▸ The problem: Every line of the listing must be reproduced as it stands. Leave the images behind.

▸ Supplied material:
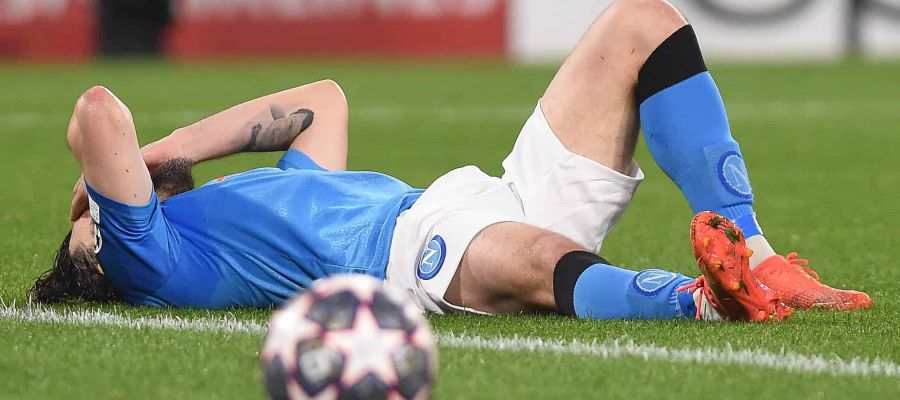 Napoli have lost Mario Rui for multiple matches and are considering onboarding a left-back who’s currently out of contract to fill the void.
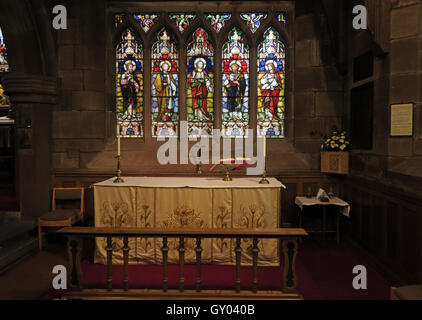 St Wilfrids Chiesa Grappenhall- Lady altare della cappella, Warrington, Cheshire, Regno Unito Foto Stock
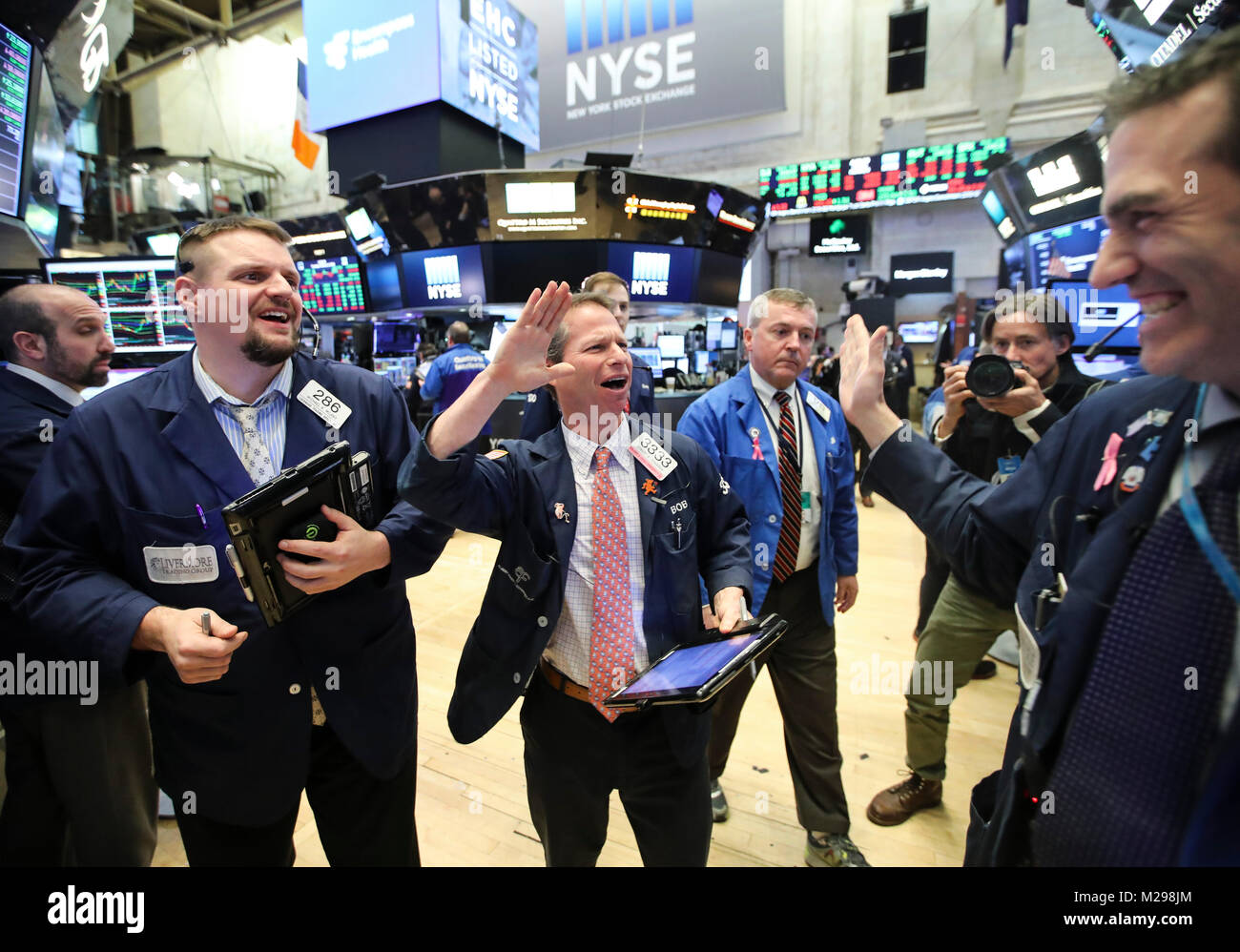 New York, USA. Feb 6, 2018. Traders travailler à la Bourse de New York à New York, États-Unis, 6 février 2018. Stocks américains plus fermé après une séance volatile mardi. Le Dow Jones Industrial Average ajouté 567,02 points, ou 2,33  %, à 24 912,77. Le S&P 500 a gagné 46,20 points, ou 1,74  %, à 2 695,14. L'indice composé Nasdaq a augmenté de 148,36 points, ou 2,13  %, à 7 115,88. Credit : Wang Ying/Xinhua/Alamy Live News Banque D'Images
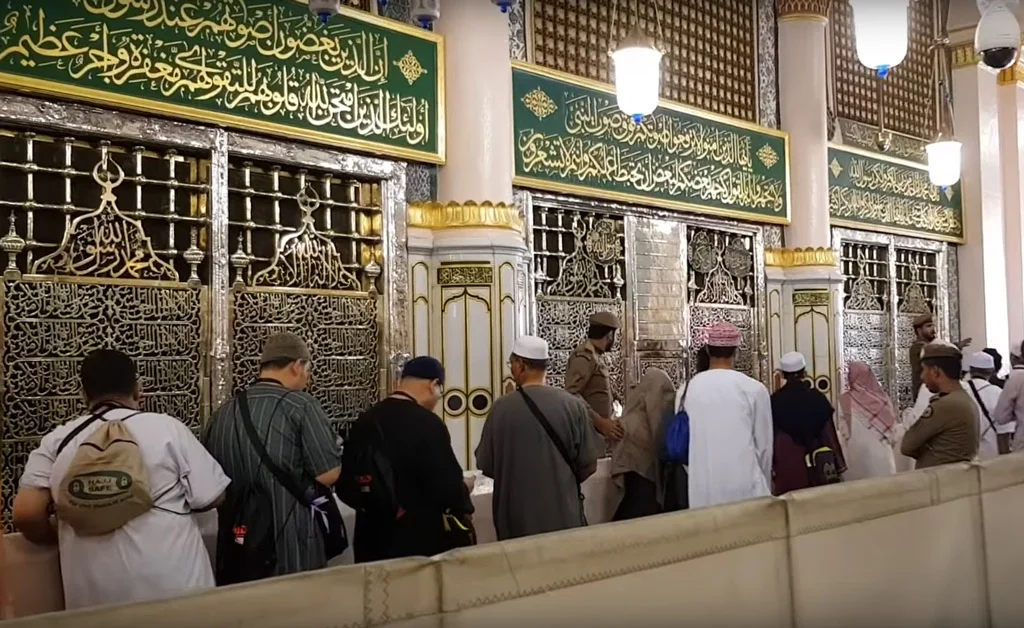 নবী সা.র কবর জিয়ারতে লাগবে আগাম অনুমতি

▸ Your response:
 Napoli have lost Mario Rui for multiple matches and are considering onboarding a left-back who’s currently out of contract to fill the void.
 St Wilfrids Chiesa Grappenhall- Lady altare della cappella, Warrington, Cheshire, Regno Unito Foto Stock
 New York, USA. Feb 6, 2018. Traders travailler à la Bourse de New York à New York, États-Unis, 6 février 2018. Stocks américains plus fermé après une séance volatile mardi. Le Dow Jones Industrial Average ajouté 567,02 points, ou 2,33  %, à 24 912,77. Le S&P 500 a gagné 46,20 points, ou 1,74  %, à 2 695,14. L'indice composé Nasdaq a augmenté de 148,36 points, ou 2,13  %, à 7 115,88. Credit : Wang Ying/Xinhua/Alamy Live News Banque D'Images
 নবী সা.র কবর জিয়ারতে লাগবে আগাম অনুমতি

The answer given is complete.